◆ What is being asked ◆
Rewrite the entries below as a Markdown table with the columns "No." and "Line," giving each nonblank line its own numbered row and leaving out blank lines.

◆ Listed records ◆

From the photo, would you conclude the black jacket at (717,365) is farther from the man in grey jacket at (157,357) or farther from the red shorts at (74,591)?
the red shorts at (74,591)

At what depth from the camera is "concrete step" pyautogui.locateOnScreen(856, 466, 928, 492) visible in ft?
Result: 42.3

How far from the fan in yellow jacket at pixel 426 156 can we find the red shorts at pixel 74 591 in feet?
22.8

◆ Solution for this problem ◆
| No. | Line |
|---|---|
| 1 | From the photo, would you conclude the black jacket at (717,365) is farther from the man in grey jacket at (157,357) or farther from the red shorts at (74,591)? |
| 2 | the red shorts at (74,591) |
| 3 | At what depth from the camera is "concrete step" pyautogui.locateOnScreen(856, 466, 928, 492) visible in ft? |
| 4 | Result: 42.3 |
| 5 | How far from the fan in yellow jacket at pixel 426 156 can we find the red shorts at pixel 74 591 in feet? |
| 6 | 22.8 |